Inequality in India is on the rise for the last three decades, so much so that the total wealth of Indian billionaires is 15 per cent of the GDP, thanks to the “lopsided” policies of successive governments, Oxfam India said in a report on Thursday.
It said the wealthiest in India have cornered a huge part of the wealth created in the country through crony capitalism and inheritance, while people at the bottom are seeing their shares being reduced further.
“These inequalities are the result of package of reforms adopted during the big bang liberalisation of 1991 and the subsequent policies adopted,” said Oxfam India CEO Nisha Agrawal.
The report noted that by the latest estimates, the total wealth of Indian billionaires is 15 per cent of the GDP of the country, this has risen from 10 per cent only five years ago.
In 2017, India had as many as 101 billionaires. The report titled “The Widening Gaps: India Inequality Report 2018’, noted that the country ranks among the most unequal countries in the world on all parameters of income, consumption and wealth and the reason behind this is the “lopsided” policy choices made by successive governments.
“Specific policy choices which favoured capital rather than labour, and favoured skilled rather than unskilled labour, are part of the structure of the growth trajectory in India,” the report said.
The report analysed various sources of data and describes how the path of inequality has changed in India-from being stagnant in 1980s, to its increase since 1991, and to its subsequent and continued surge in recent years until 2017.
What is particularly worrying in India case is that economic inequality is being added to a society that is already fractured along the lines of caste, religion, region and gender. Apart from being a moral concern, reducing inequality is central to the functioning of India’s democracy, said Professor Himanshu, author of the report.
Agrawal further noted that the only way to reverse this trend is to increase tax collection through progressive direct taxation such as introducing wealth and inheritance taxes”and spending them on health, education and nutrition for the poor, focusing specially on the early childhood development of the poor.

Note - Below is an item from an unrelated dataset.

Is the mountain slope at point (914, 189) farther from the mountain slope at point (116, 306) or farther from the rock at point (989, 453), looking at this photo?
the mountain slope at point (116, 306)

“Only then can one hope to create a more equal opportunity country and spread the benefits of high growth more widely,” Agrawal added.
A report released by the international rights group Oxfam before the start of the World Economic Forum in Davos noted that the richest 1 per cent in India cornered 73 per cent of the wealth generated in the country last year.
The survey also showed that the wealth of India’s richest 1 per cent increased by over Rs 20.9 trillion during 2017. On the other hand 67 crore Indians comprising the population’s poorest half saw their wealth rise by just 1 per cent.